* [SÉRIE D'EXERCICES]
- A) Dites si chacune des affirmations suivantes est conforme au texte sur la crise viticole en Touraine. Répondez par oui ou par non, en citant les mots du texte qui tranchent.
(i) Les vins blancs de la côte de Vouvray se sont vendus 20 francs la barrique de 250 litres.
(ii) Le rendement à l'hectare avait atteint 30 hl/ha.
(iii) Les vins de 1908 et de 1911 étaient de moins bonne qualité que les autres.
- B) Répondez brièvement à ces questions sur le texte consacré à la crise viticole en Touraine.
(i) Quelle crise a provoqué une révolution viticole dans le vignoble tourangeau ?
(ii) Quel revenu brut par hectare le texte indique-t-il ?
(iii) Quelles années de vins le texte juge-t-il nettement supérieures ?
- C) Écrivez la suite du texte sur la crise viticole en Touraine, à partir de sa dernière phrase.

* [TEXTE SOURCE]
La crise du Phylloxéra a provoqué une véritable révolution viticole qui a profondément remanié le vignoble tourangeau. Et, du fait de la plus grande productivité des nouveaux plants, les producteurs rescapés affrontent une nouvelle crise due à la mévente de la surproduction.(1) Les vignerons ont de grandes difficultés à amortir les lourds investissements engagés pour la reconstitution du vignoble. « Après la belle récolte de 1906, la Touraine est brusquement atteinte par la crise viticole qui est telle, en 1907, que nos vins blancs de la côte de Vouvray ne peuvent être vendus que l’année suivante et à raison de 20 francs la barrique de 250 litres. Soit 8 francs/hl, après dix mois en cave, alors que le rendement à l’hectare n’avait été que de 17 hl/ha. Revenu brut de 136 fr/ha. De 1907 à 1914, malgré la qualité des vins particulièrement réussis dans leur ensemble et qui sont nettement supérieurs en 1908 et 1911, les ventes faites par la propriété sont peu rémunératrices. La situation du vignoble tourangeau est loin d’être brillante quand éclate la guerre et elle devient forcément pénible toute la durée des hostilités ». (2).

* [DONNÉES FOURNIES]
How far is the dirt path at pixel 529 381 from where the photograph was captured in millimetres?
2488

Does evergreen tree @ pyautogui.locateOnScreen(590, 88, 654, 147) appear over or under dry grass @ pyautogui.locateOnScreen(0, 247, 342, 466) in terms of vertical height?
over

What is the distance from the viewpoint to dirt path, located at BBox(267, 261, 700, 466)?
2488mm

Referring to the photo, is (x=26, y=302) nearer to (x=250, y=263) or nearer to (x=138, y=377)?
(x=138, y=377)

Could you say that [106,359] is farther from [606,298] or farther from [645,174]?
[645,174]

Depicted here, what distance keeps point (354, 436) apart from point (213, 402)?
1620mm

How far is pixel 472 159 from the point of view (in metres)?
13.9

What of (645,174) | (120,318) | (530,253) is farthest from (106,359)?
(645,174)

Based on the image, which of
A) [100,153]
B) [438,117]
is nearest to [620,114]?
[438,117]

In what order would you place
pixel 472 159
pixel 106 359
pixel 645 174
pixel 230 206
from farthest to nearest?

* [CORRIGÉ DES EXERCICES]
- A)
(i) Oui : « à raison de 20 francs la barrique de 250 litres ».
(ii) Non : « le rendement à l’hectare n’avait été que de 17 hl/ha ».
(iii) Non : « qui sont nettement supérieurs en 1908 et 1911 ».

- B)
(i) La crise du Phylloxéra.
(ii) 136 francs par hectare.
(iii) 1908 et 1911.

- C)
La carte des vignobles d’Indre et Loire de 1912 d’Auguste Chauvigné, montre que la culture de la vigne a quasiment disparu de notre région et plus largement de toute la zone comprise entre la Vienne et l’Indre. Il reste, à l’ouest, quelques vignes du coté de Sainte-Maure et d’Azay le Rideau, et encore quelques vignes à l’est, aux environs de Loches. Mais il faut se souvenir qu’en 1861 il y avait 10 000 hectares de vignes dans le lochois, presqu’autant que dans le chinonnais. (Fig 1)
La surproduction liée aux nouvelles méthodes culturales et la concurrence étrangère va pousser la filière viticole à réduire encore les surfaces cultivées, tout en interdisant, en 1935, la vinification des raisins issus de plants très productifs (en particulier les Noahs, Jacquez, Clinton, Othello, Isabelle et Herbemont). A cette période, le Lochois disparait pratiquement des cartes viticoles, et seuls deux domaines résistèrent ; le Château des Ponts, à Genillé, et le Domaine du Ris, à Bossay-sur-Claise.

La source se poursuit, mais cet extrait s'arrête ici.